GI managing director says he is more pessimistic than rival about business line

Steve Treloar jpeg

The home insurance business has been subject to unjustifiable rate cuts and some in the industry have unrealistic expectations about future profitability, according to LV= general insurance managing director Steve Treloar (pictured).

Speaking to Insurance Times following the release of LV=’s first half results this morning, Treloar said that he was “more pessimistic” about home business than some of his peers.

He said: “We have seen significant rate cuts that aren’t really justified by any change in risk premium or indeed in costs.

“We worry as a business that the premiums are not sufficient to cover off the weather events that we know we will have to pay for at some point.”

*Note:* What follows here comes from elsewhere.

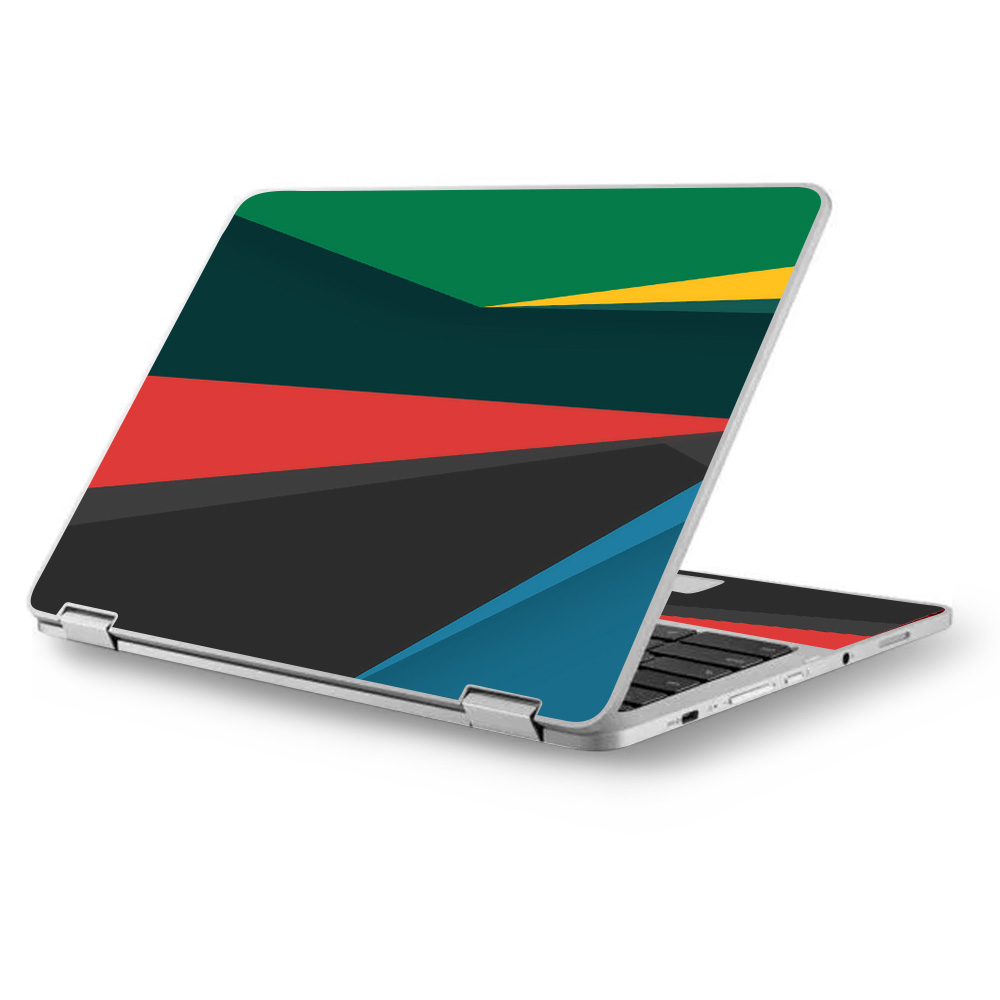 "Skins Decals for Asus Chromebook 12.5"" Flip C302CA Laptop Vinyl Wrap / Abstract Patterns Green"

Treloar blamed the rate cuts on “a much higher level of competition caused by people using aggregators as a distribution channel for home”.

He added: “Therefore some of the expectations in that market at the moment are too high with respect to profitability.”

‘Open for business’

Despite his stance on home, Treloar said that he was more positive than his peers about brokered motor business. Chief executives at rival insurers, such as AXA’s Amanda Blanc, have highlighted the business line as a challenge.

But Treloar said: “Within the broker motor business we have some really great, really profitable business that we want to do more of, and so I would say that we are very much continuing to be open for business on broker motor.

He added: “It remains for us to be smart about where we put our capital, but we still see opportunities in that market, so I am perhaps much less pessimistic than some of my competitors.”

Lower reserves

LV=’s general insurance business suffered a 69% drop in operating profit for the first half of 2016. The main reason was a sharp decrease in reserve releases to £13m from £55m.

He said that going forward, the company would expect to see similar levels of releases seen in the first half of 2016, which account for between 1% and 2% of net earned premium, rather than the larger releases seen at the half-year stage in 2015 and 2014.

He said: “We are seeing a good position on reserves, but one which is more in line with what I would expect to see a business of this size delivering.

“We are not in the position of some of our competitors of having large reserve releases as part of their general portfolio. Likewise I did note that a number are reporting that they expect to see lower reserve releases going forward.”

He added: “We are probably a bellwether here for the market. I don’t think this is anything unusual that you won’t see from other players going forward.”